Tirende Bir Keman, adı gibi nostalji kokan Türk filmi tadında bir uzun öykü. Kitaba başlarken, Yeşilçam klasiği bir aşk hikâyesi okuyacağınız hissine kapılıyorsunuz. Lakin öyküde olaylar öylesine hızlı gelişiyor ve ilerliyor ki Türk Sanat Müziği ile bezenmiş acı bir Anadolu hikâyesine kapılıp gittiğinizi ancak son sayfasında fark ediyorsunuz. Geriye ise Mustafa Kutlu zarifliğinin tadı kalıyor yüreğinizde.
Mustafa Kutlu, sıradan bir hikayeyi anlatırken bile okuyucuyu şaşırtmayı başaran nadir yazarlardan. Cümlelerini dolandırarak değil, okuyucuya bir anısını anlatır gibi temiz bir yürekle aktarıyor. Kutlu’dan mutluluğu bir türlü yakalayamayan Anadolu insanının hikâyesini okurken, “vay zalim felek!” demekten kendinizi alamıyorsunuz. Hatta bazen, bir mutluluk bile katmamış yazar, diyecek oluyorsunuz. Fakat bunların yaşamda karşılaşılabilecek trajediler olduğunu içten içe fark ettiğinizde, yazarın yaşamdan ve kaderden gerçeklerle okuyucuyu yüzleştirmek istediğini hissediyorsunuz.

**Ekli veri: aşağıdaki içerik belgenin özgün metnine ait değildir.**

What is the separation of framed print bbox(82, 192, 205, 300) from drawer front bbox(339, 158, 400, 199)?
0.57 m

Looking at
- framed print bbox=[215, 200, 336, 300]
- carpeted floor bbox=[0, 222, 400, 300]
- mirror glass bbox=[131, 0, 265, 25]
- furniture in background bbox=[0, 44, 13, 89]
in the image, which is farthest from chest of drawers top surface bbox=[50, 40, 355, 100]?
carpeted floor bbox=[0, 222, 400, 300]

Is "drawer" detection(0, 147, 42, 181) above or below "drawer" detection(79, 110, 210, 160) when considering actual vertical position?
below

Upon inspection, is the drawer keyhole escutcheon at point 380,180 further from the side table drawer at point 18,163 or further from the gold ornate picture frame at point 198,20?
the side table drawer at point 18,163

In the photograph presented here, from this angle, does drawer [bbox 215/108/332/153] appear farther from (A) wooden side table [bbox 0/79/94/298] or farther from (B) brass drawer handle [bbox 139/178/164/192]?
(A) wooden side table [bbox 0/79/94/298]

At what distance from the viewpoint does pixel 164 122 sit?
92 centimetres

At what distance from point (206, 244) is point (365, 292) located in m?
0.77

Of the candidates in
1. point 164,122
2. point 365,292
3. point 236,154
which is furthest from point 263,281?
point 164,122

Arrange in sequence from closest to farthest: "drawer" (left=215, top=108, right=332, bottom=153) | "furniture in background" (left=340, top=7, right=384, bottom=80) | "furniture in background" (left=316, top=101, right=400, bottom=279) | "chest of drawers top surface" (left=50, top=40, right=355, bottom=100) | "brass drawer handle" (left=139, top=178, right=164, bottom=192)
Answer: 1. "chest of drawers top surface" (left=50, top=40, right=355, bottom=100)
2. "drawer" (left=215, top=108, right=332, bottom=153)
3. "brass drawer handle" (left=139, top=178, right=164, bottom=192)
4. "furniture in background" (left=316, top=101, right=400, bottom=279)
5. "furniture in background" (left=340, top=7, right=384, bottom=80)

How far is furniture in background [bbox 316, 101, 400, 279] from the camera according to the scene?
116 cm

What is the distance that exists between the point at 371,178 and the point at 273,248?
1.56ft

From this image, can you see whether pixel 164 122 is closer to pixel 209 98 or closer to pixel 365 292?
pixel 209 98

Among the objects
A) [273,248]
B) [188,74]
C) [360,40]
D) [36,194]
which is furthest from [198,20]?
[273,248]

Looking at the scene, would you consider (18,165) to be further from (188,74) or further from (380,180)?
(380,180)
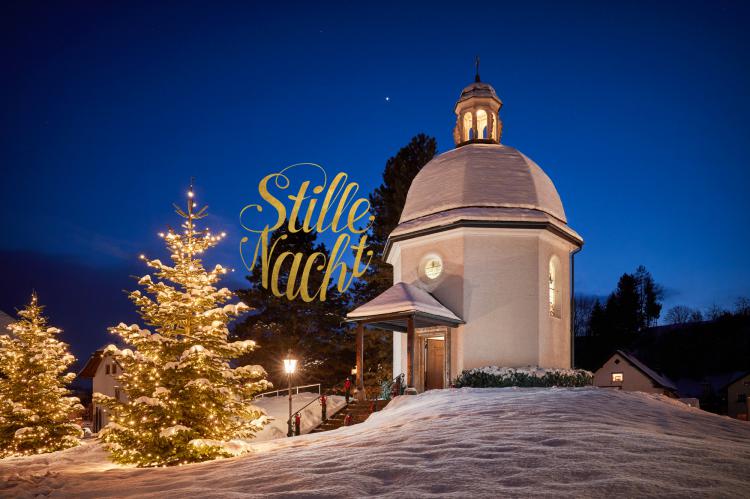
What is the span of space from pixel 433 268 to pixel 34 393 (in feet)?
45.5

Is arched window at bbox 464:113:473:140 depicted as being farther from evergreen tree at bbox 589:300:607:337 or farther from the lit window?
evergreen tree at bbox 589:300:607:337

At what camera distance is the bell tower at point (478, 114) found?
24.0m

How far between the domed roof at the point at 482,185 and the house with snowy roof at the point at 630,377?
2797 centimetres

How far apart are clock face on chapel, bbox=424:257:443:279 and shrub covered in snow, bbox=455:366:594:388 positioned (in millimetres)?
3902

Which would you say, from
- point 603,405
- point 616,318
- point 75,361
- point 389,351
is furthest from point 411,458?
point 616,318

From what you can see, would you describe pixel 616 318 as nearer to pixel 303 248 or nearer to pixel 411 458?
pixel 303 248

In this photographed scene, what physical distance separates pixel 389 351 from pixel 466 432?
80.8 feet

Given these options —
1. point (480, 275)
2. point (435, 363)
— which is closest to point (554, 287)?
point (480, 275)

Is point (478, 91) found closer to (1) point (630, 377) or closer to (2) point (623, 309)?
(1) point (630, 377)

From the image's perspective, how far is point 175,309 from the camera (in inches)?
432

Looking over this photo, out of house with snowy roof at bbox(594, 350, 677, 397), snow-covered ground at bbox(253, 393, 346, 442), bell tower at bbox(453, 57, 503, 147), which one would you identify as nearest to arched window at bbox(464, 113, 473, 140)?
bell tower at bbox(453, 57, 503, 147)

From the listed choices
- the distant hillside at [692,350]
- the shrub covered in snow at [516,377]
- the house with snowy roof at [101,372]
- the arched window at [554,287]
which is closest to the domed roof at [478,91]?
the arched window at [554,287]

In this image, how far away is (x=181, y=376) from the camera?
34.2 ft

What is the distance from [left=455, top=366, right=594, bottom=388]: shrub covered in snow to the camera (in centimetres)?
1673
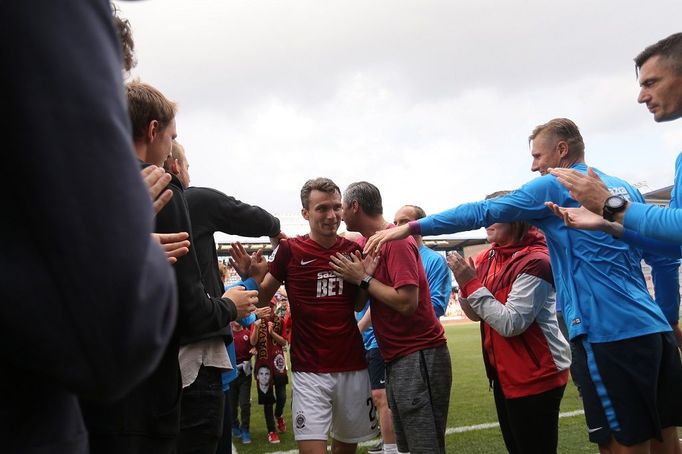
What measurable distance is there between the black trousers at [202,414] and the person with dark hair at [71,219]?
1905 millimetres

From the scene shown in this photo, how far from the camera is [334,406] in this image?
4031 millimetres

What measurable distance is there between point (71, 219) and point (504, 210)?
3379mm

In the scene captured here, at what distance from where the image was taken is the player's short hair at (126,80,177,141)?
7.79 feet

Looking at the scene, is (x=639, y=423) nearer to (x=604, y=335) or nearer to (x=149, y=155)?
(x=604, y=335)

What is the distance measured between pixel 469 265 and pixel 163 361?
107 inches

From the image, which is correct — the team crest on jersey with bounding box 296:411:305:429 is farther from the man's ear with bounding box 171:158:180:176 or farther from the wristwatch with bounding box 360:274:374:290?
the man's ear with bounding box 171:158:180:176

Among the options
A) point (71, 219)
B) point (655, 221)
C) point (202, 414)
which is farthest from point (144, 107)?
point (655, 221)

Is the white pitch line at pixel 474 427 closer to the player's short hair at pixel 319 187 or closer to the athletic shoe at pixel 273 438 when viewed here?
the athletic shoe at pixel 273 438

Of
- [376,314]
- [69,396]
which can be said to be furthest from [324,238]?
[69,396]

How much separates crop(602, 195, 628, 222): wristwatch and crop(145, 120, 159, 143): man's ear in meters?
2.13

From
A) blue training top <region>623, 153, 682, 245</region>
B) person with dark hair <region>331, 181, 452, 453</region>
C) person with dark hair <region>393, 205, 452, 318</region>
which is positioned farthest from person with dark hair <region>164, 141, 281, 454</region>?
person with dark hair <region>393, 205, 452, 318</region>

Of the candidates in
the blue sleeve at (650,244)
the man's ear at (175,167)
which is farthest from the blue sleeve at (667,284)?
the man's ear at (175,167)

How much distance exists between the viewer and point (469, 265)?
407cm

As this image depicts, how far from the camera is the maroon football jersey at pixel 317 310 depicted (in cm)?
402
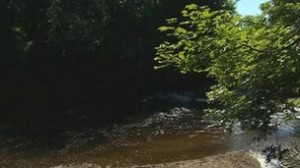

Kemani Kenan’ın hikayesiyle başlayan kitap, kendisi gibi bir keman ustası olan oğlu Sado’nun öyküsüyle devam ediyor. Bütün kemancılar Kenan isminde mi olmalı -Reşat Nuri’nin Dudaktan Kalbe’sinde, Türkan Şoray ve Kadir İnanır klasiği Kara Gözlüm’de olduğu gibi- bilmiyorum, ama sanırım Kemani Kenan kitabın kafiyesine ve nostaljisine farklı bir hoşluk katıyor. Öyküde, “bir film olsa nefis izlenir, garanti ağlanır,” dedirten bir his dolu. Böyle hisler özleyenlere ve bunu arayanlara tavsiye edilebilecek,
bir kitap: Tirende Bir Keman
bir yazar: Mustafa Kutlu
Uzun lafın kısası; kitabı biraz iç karartıcı bulmuş olsam da, Mustafa Kutlu hep yazsın ve hep okuyalım.